* TASK STATEMENT
Using the data below, reproduce exactly the lines from the line with "- Magnification: 1000x" to the line with "Approximate centers as [x, y] in pixels.", both included; pictures must be dropped.

* RECORDS FOR THIS TASK
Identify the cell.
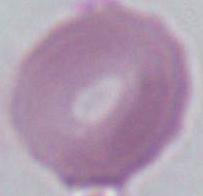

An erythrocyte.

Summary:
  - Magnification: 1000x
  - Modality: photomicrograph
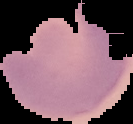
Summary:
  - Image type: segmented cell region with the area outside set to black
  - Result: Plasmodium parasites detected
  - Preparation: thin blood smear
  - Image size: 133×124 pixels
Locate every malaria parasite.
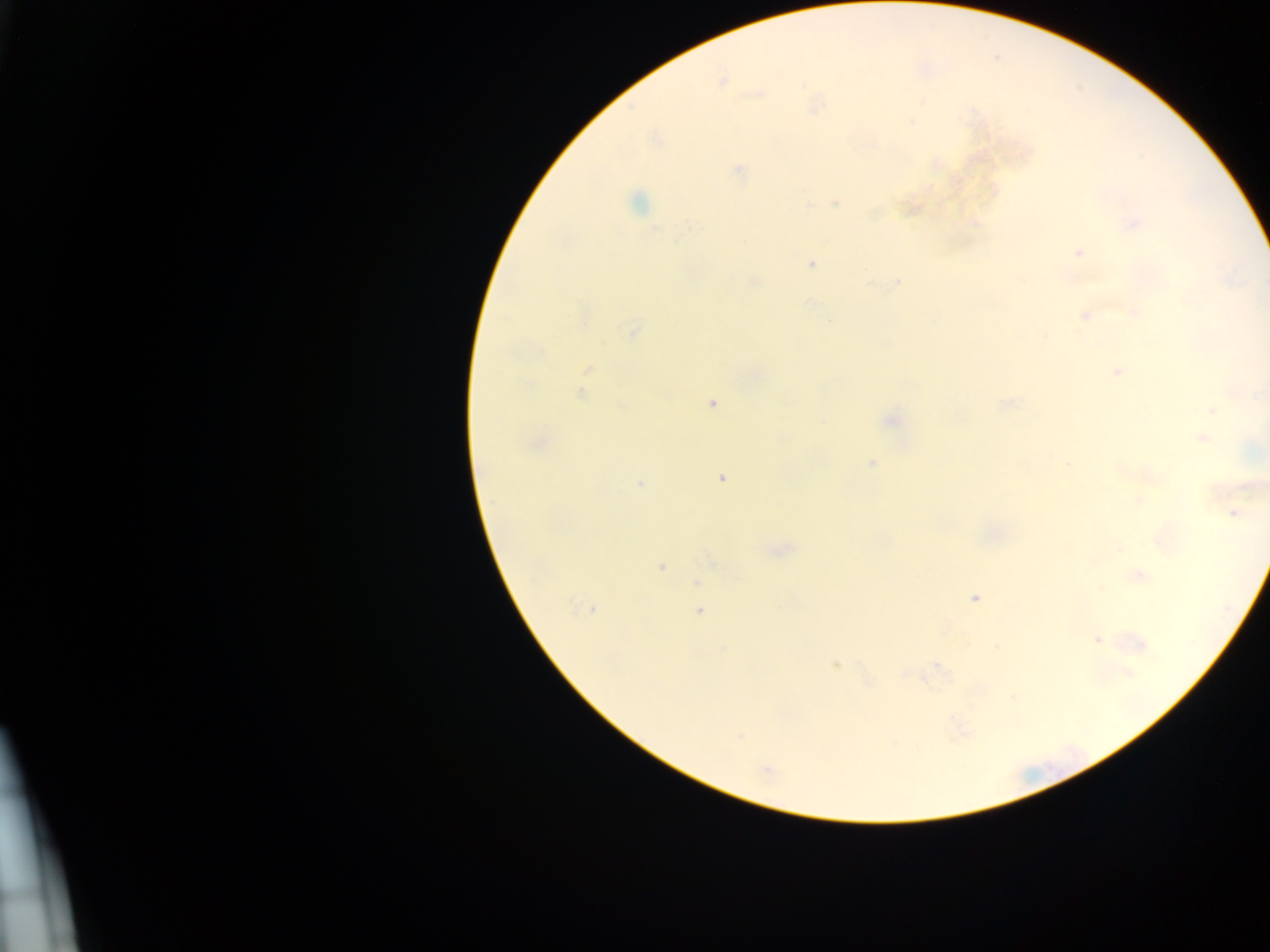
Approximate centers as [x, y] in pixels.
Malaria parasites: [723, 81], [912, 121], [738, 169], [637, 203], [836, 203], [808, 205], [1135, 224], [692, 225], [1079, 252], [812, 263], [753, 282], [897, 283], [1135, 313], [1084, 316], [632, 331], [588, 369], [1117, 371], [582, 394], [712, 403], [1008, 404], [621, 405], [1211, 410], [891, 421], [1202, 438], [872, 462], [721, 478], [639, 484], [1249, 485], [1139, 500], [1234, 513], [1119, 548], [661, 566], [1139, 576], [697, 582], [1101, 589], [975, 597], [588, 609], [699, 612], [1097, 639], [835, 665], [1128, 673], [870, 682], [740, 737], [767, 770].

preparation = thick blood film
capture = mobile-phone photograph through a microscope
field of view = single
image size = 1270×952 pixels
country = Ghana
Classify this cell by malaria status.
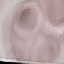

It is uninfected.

* TASK RESULT
  - Magnification: 1000x
  - Modality: photomicrograph
Summary:
  - Image type: segmented cell region with the area outside set to black
  - Result: Plasmodium parasites detected
  - Preparation: thin blood smear
  - Image size: 133×124 pixels
Locate every malaria parasite.
Approximate centers as [x, y] in pixels.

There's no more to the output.